**TASK OBJECTIVE:**
Give back, unchanged, each line from the one containing "Which item is" through the last line of the entries below.

**WORKING DATA:**

* START *

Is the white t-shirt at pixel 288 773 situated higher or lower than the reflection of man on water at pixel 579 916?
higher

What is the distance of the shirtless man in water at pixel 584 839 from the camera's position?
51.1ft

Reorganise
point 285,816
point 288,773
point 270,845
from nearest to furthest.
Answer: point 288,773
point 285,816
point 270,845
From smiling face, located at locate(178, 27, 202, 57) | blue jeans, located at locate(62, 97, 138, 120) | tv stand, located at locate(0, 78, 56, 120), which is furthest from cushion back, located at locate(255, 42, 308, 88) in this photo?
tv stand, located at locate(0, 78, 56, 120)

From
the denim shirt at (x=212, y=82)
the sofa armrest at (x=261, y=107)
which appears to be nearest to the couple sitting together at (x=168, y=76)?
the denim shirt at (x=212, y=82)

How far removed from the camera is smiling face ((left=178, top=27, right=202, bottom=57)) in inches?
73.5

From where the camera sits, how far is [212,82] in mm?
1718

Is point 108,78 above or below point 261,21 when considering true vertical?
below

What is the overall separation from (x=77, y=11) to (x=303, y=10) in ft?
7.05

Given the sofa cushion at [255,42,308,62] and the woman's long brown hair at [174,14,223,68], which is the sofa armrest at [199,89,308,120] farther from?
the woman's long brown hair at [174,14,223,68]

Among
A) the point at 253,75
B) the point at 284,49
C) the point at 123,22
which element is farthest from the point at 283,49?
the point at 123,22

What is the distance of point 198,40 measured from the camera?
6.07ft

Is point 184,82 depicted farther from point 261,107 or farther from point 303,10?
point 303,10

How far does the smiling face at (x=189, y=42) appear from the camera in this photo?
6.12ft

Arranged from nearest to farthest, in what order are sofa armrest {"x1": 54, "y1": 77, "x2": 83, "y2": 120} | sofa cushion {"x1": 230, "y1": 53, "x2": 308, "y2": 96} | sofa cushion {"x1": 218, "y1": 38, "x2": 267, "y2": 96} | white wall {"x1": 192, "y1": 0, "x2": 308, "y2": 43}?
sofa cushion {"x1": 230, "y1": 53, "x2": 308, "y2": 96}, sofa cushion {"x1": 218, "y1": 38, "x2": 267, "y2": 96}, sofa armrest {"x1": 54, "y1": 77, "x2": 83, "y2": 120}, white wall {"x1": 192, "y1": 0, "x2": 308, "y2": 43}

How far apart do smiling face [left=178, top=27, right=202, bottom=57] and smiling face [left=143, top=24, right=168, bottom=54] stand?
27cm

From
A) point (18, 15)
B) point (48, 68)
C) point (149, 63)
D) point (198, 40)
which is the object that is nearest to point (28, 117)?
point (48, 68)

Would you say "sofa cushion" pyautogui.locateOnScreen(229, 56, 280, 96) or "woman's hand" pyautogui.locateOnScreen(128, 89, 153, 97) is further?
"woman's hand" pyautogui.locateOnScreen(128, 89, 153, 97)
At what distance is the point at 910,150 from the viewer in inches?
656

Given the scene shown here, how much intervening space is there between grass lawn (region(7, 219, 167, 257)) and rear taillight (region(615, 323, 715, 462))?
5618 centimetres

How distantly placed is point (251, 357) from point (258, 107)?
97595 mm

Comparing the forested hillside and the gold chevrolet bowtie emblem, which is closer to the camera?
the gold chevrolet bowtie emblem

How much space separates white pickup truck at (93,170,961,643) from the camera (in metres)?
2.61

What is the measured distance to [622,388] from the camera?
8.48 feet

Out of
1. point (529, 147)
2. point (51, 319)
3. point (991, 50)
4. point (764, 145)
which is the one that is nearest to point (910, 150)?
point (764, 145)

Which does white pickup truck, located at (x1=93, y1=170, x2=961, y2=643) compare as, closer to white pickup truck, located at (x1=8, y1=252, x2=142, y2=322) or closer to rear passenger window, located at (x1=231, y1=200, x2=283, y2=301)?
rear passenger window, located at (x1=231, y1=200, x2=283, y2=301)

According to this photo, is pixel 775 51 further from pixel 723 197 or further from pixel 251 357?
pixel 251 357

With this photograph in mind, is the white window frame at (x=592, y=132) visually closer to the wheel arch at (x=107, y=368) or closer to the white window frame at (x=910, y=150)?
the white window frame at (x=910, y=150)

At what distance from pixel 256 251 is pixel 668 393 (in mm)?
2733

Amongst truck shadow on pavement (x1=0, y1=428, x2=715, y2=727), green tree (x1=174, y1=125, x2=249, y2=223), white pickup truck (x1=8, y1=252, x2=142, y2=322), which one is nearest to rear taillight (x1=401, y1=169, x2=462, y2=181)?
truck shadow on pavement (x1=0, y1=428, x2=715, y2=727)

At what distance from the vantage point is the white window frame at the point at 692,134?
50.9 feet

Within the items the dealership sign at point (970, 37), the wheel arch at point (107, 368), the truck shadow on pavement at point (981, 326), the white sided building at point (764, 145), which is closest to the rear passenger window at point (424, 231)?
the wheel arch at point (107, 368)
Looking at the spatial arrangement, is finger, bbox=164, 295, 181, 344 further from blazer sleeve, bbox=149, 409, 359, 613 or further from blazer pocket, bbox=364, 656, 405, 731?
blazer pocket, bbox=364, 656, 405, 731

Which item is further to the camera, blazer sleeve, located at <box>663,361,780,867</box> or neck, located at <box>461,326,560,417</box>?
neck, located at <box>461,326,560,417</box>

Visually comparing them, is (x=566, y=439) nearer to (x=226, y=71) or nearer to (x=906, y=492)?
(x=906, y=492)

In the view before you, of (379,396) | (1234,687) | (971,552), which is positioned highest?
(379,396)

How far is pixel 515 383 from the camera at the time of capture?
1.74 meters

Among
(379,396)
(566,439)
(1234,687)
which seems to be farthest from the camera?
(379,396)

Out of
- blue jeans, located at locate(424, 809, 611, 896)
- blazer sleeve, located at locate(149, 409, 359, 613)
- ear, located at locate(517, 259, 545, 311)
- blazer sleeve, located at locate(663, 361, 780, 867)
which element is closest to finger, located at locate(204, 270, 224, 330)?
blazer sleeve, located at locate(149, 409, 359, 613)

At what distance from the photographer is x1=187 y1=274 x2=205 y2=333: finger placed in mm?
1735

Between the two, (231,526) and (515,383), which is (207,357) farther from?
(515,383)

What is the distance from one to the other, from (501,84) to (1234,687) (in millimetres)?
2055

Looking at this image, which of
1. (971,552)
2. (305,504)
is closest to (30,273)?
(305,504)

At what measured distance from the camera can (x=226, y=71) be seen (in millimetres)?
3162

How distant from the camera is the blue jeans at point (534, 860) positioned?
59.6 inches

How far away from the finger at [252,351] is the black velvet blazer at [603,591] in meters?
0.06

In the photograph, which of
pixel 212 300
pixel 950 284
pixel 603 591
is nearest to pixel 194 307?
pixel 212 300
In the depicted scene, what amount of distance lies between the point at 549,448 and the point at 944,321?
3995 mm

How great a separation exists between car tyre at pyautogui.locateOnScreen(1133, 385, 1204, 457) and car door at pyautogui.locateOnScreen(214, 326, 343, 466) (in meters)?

* END *

**THE ANSWER:**
Which item is further to the camera, blazer sleeve, located at <box>663,361,780,867</box> or neck, located at <box>461,326,560,417</box>?
neck, located at <box>461,326,560,417</box>

Visually comparing them, is (x=566, y=439) nearer to (x=226, y=71) or nearer to (x=906, y=492)?
(x=906, y=492)

In the view before you, of (379,396) | (1234,687) | (971,552), which is positioned highest?
(379,396)

How far is pixel 515 383 from the camera at the time of capture?
1.74 meters

Among
(379,396)
(566,439)
(1234,687)
which seems to be farthest from the camera?
(379,396)

Out of
- blue jeans, located at locate(424, 809, 611, 896)
- blazer sleeve, located at locate(149, 409, 359, 613)
- ear, located at locate(517, 259, 545, 311)
- blazer sleeve, located at locate(663, 361, 780, 867)
which element is closest to finger, located at locate(204, 270, 224, 330)?
blazer sleeve, located at locate(149, 409, 359, 613)

At what distance from the photographer is x1=187 y1=274 x2=205 y2=333: finger placed in mm?
1735

Between the two, (231,526) and (515,383), which is (207,357) farther from?
(515,383)

What is the distance from one to the other, from (501,84) to (1234,687) (in millimetres)?
2055

Looking at this image, which of
1. (971,552)
2. (305,504)
is closest to (30,273)?
(305,504)

At what measured distance from the camera can (x=226, y=71) be seen (in millimetres)?
3162

How distant from the camera is the blue jeans at point (534, 860) positioned?
59.6 inches

How far away from the finger at [252,351] is the black velvet blazer at [603,591] in meters?
0.06

In the photograph, which of
pixel 212 300
pixel 950 284
pixel 603 591
is nearest to pixel 194 307?
pixel 212 300
In the depicted scene, what amount of distance lies between the point at 549,448 and the point at 944,321?
3995 mm

How great a separation exists between car tyre at pyautogui.locateOnScreen(1133, 385, 1204, 457) and car door at pyautogui.locateOnScreen(214, 326, 343, 466) (in meters)?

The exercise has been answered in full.